Listening to a wonderful concert performance of the introductory string sextet last Sunday whetted my appetite to hear this music again. Despite leaner sound, Sawallisch's Philharmonia principals bring a little more poetry to it than Böhm's Bayerischen Rundfunks, but both are such fine orchestras that, again, comparisons seem redundant. Both are classic recordings and I would not want to be without either. I have a great attachment to Renée Fleming's account of the last scene on her "Strauss Heroines" recital; this is music which brings out the best in a creamy-voiced Strauss soprano such as she, Lisa Della Casa and the two leading ladies in the complete recordings discussed here.

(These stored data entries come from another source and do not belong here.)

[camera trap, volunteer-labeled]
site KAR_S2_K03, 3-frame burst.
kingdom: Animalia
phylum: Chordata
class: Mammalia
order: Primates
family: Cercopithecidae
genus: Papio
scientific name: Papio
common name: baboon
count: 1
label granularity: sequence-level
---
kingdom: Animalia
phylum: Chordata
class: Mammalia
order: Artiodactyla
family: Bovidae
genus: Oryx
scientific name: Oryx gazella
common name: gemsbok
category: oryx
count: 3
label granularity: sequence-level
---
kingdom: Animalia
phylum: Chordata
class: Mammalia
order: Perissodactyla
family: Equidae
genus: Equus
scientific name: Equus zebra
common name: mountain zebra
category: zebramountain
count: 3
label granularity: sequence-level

It is music which also brings out the best in Karl Böhm, whose finest work is, I believe, represented in live Strauss operas from the Salzburg festivals - and this studio recording shares much of the spontaneity and drive of those live recordings, such as "Daphne". The cast-list reads like a compendium of the greatest names of the era. I am never the greatest Fischer-Dieskau fan but concede the beauty and intelligence of his singing both as Olivier for Sawallisch and as the Count for Böhm and Hermann Prey's outing here as Olivier is one of his happiest. Karl Ridderbusch deploys his rotund bass most engagingly as La Roche and even the smaller roles are cast from strength. Given that Strauss called this A "Conversation Piece", varied, subtly inflected delivery of the wordy dialogue is crucial and the largely German-speaking singers here animate the text admirably.
The culminating glory of this set is that last scene, beginning with the "Mondscheinmusik", surely one of the loveliest and most atmospheric preludes in all opera. Böhm does not tarry sentimentally over this luminous music but his love for it pervades every bar with the passion of true adoration. Sawallisch, by comparison, is a tad lethargic and not helped by the thinner sound.
Despite my admiration for both sets, forced to choose, the ampler acoustic, more sensuous soprano of Janowitz and the greater urgency brought to the score by Böhm incline me to this DG recording as my favourite.